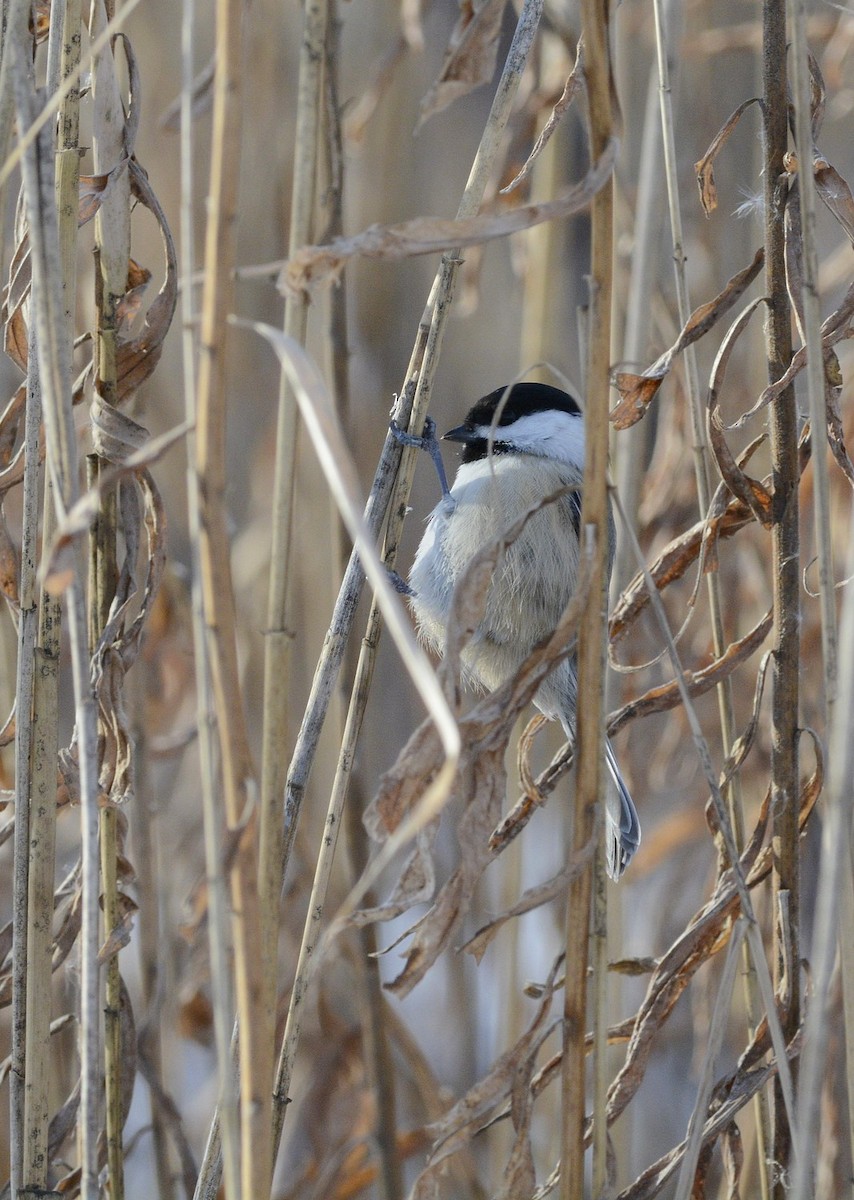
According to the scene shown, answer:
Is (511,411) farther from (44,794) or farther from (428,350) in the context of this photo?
(44,794)

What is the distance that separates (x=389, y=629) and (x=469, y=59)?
632mm

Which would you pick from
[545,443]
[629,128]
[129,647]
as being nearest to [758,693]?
[129,647]

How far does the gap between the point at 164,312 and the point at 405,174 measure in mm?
1356

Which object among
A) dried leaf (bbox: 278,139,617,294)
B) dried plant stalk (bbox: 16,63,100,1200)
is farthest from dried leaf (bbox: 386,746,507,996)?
dried leaf (bbox: 278,139,617,294)

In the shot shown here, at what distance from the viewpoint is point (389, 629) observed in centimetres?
124

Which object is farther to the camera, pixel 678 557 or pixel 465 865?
pixel 678 557

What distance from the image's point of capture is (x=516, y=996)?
1.72m

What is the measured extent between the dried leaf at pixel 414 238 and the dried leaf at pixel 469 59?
122mm

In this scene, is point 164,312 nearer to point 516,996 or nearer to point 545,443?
point 545,443

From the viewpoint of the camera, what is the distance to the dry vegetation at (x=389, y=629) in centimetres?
69

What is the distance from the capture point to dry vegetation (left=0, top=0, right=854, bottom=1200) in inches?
27.2

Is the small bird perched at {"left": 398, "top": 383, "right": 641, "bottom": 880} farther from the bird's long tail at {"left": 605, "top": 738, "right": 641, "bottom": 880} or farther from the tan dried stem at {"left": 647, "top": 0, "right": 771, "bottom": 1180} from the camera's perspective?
the tan dried stem at {"left": 647, "top": 0, "right": 771, "bottom": 1180}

========

§ Directive:
Copy the records again from the line containing "Which object among" through the end of the records, replacing "dried plant stalk" with "withered plant stalk" and leaving everything else unchanged.

§ Answer to this exercise:
Which object among
A) dried leaf (bbox: 278,139,617,294)
B) withered plant stalk (bbox: 16,63,100,1200)
is farthest from dried leaf (bbox: 386,746,507,996)?
dried leaf (bbox: 278,139,617,294)

In the shot shown here, at what distance from the viewpoint is point (389, 629) observed in centimetres?
124

Which object is farther to the camera, pixel 678 557 or pixel 465 865?
pixel 678 557

What distance from the image's point of capture is (x=516, y=996)?
1.72m

What is the measured extent between the dried leaf at pixel 414 238 and the dried leaf at pixel 469 59?
122mm

In this scene, is point 164,312 nearer to point 516,996 or nearer to point 545,443?
point 545,443

From the viewpoint of the camera, what is the distance to the dry vegetation at (x=389, y=629) in centimetres?
69

What is the distance from the capture point to dry vegetation (left=0, top=0, right=854, bottom=1200) in inches?
27.2

Is the small bird perched at {"left": 398, "top": 383, "right": 641, "bottom": 880} farther from the bird's long tail at {"left": 605, "top": 738, "right": 641, "bottom": 880} or farther from the tan dried stem at {"left": 647, "top": 0, "right": 771, "bottom": 1180} from the camera's perspective?
the tan dried stem at {"left": 647, "top": 0, "right": 771, "bottom": 1180}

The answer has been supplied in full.